July 28, 2004

WALK From Box To Box

We're not alone here wrestling with how to combine big-box retailers like Target and Lowe's with creating a more walkable community with a sense of place.

In Lawrence, Kansas, planners from the Smart Growth Leadership Institute suggested that future development in the city's two commercial corridors "should include plazas, pocket parks and a lot of sidewalks," the Lawrence Journal-World reports. "'Big box' stores like SuperTarget, 3201 S. Iowa, should 'integrate pedestrian walkways with surrounding development to provide a sense of safety and comfort for pedestrians,' the experts said in their report, now available on the Lawrence-Douglas County Planning Department's Web site, www.lawrenceplanning.org.

Sound familiar? As I posted earlier, the Framingham Planning Department is now considering a request from Lowe's to build a store on Rte. 30 at the Verizon site.

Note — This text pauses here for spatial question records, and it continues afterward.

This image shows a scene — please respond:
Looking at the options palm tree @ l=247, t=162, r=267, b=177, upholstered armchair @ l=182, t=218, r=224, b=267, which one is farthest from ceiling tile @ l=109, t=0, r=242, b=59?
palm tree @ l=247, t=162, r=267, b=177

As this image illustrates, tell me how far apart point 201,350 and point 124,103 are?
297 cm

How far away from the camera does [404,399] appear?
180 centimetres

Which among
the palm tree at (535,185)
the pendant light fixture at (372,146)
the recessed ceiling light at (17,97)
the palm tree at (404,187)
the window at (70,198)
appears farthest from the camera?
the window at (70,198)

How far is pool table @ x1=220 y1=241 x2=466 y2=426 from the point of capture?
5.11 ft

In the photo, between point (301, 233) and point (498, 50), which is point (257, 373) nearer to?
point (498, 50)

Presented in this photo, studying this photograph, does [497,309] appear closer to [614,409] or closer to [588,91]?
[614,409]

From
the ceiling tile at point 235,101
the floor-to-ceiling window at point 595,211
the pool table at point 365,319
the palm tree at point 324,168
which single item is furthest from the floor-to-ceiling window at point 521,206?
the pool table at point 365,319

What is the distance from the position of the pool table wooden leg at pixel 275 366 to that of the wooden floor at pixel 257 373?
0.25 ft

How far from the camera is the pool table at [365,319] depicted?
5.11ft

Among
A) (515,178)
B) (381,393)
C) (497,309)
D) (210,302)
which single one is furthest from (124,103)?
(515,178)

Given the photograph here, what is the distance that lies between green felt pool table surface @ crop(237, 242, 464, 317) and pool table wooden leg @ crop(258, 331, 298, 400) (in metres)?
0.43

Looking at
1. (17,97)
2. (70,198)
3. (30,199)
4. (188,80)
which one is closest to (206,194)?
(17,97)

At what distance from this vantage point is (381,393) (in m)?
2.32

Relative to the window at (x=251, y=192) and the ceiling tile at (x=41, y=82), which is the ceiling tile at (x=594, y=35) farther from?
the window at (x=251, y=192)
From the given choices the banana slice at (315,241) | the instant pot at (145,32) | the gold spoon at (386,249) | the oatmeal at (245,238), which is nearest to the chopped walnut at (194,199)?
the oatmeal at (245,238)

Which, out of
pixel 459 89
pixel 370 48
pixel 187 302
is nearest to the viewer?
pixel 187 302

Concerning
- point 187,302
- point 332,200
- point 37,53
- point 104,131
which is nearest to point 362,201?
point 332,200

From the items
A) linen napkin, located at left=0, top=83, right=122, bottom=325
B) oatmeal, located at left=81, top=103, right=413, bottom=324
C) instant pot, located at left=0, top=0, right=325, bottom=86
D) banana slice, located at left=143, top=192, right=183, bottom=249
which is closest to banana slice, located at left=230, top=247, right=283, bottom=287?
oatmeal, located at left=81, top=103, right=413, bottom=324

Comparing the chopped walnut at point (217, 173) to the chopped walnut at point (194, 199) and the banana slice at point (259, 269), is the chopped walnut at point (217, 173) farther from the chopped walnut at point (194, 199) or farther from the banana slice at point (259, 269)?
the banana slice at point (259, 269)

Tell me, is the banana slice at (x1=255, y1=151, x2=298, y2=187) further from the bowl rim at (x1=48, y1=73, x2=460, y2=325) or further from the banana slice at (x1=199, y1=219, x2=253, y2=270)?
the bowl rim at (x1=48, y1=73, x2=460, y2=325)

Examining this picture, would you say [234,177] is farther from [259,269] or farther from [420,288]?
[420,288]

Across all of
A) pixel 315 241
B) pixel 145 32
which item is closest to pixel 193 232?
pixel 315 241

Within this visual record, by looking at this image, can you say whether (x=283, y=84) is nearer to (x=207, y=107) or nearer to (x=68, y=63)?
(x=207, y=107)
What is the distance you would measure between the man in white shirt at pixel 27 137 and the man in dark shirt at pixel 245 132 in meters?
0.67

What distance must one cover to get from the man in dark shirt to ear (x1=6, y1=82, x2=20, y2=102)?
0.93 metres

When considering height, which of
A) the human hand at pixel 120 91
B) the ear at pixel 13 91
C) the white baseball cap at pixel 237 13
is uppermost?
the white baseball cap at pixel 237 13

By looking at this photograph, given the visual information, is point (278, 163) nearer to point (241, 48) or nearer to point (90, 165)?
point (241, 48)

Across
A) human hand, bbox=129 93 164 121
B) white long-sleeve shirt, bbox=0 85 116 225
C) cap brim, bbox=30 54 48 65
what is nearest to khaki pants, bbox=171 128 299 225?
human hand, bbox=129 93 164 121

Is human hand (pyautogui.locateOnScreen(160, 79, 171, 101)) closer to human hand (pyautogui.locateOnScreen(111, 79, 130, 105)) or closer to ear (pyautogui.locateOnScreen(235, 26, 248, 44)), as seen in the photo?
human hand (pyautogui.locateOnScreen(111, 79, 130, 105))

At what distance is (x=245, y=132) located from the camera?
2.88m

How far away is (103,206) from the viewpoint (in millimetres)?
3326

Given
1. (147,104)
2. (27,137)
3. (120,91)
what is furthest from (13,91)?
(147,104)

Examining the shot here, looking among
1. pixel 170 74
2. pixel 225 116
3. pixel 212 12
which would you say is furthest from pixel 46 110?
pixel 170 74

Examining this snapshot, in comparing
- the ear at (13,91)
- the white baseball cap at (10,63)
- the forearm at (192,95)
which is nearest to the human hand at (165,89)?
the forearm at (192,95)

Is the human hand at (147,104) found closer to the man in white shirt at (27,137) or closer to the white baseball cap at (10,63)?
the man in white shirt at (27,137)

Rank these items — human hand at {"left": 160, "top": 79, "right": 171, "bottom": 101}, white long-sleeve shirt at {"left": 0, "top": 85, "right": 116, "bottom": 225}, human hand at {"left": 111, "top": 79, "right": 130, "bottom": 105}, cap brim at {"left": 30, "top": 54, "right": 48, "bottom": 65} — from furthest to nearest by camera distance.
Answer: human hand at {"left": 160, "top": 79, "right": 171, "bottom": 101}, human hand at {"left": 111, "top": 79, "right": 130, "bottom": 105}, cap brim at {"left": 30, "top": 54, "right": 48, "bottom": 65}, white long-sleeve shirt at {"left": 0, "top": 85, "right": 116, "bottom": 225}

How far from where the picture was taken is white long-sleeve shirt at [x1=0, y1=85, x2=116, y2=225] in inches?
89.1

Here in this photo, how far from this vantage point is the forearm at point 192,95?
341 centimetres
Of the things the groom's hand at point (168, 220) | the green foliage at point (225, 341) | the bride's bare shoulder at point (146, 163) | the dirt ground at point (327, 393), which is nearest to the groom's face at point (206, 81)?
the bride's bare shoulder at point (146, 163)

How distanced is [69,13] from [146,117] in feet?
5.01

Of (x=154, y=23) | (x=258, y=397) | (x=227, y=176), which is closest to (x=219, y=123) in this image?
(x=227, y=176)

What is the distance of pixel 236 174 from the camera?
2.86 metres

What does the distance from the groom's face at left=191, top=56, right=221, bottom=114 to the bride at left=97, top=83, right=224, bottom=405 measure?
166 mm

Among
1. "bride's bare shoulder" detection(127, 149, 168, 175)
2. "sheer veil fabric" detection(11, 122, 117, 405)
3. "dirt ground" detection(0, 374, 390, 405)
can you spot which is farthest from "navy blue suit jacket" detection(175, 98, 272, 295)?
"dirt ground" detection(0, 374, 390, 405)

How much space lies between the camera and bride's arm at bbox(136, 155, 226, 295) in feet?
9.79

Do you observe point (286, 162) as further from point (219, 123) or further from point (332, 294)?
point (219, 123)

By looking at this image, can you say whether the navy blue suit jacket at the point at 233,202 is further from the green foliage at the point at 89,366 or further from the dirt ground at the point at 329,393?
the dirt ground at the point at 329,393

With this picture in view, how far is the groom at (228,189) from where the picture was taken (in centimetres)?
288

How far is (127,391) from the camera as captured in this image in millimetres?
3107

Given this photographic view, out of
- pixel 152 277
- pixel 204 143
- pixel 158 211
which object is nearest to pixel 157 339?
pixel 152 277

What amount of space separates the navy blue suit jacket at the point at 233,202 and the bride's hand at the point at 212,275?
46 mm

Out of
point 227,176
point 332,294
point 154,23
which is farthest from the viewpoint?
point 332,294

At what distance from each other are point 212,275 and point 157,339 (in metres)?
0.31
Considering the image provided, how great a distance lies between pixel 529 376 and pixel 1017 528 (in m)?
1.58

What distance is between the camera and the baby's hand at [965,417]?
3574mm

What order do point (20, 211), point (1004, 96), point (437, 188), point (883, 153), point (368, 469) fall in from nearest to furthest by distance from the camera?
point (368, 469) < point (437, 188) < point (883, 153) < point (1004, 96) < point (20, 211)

Developers want it on the back of the property, like surrounding pedestrian-hostile retailers that create an unsightly, suburban sprawl district around Target, BJ's and Super Stop & Shop.

Planning Board vice chair Ann Welles wants the new store to be closer to the street, creating a better streetscape, and I fervently agree -- as well as including designs that make the area pedestrian friendly, not simply creating sidewalks no one wants to use.

"[Lawrence] Planning Commissioner Bonnie Johnson, a member of the commission's design guidelines subcommittee, praised the pedestrian-friendliness of the recommendations," says the Journal-World article. " 'I think it's creating, in all parts of the city, different options for how to get somewhere,' Johnson said last week. 'So that if you do park and you're visiting Target, it would be fine to leave your car there and walk to JC Penney's, instead of getting in your car ... like you have to do today' ."

Hopefully, Framingham's Planning Board will come to the same conclusion.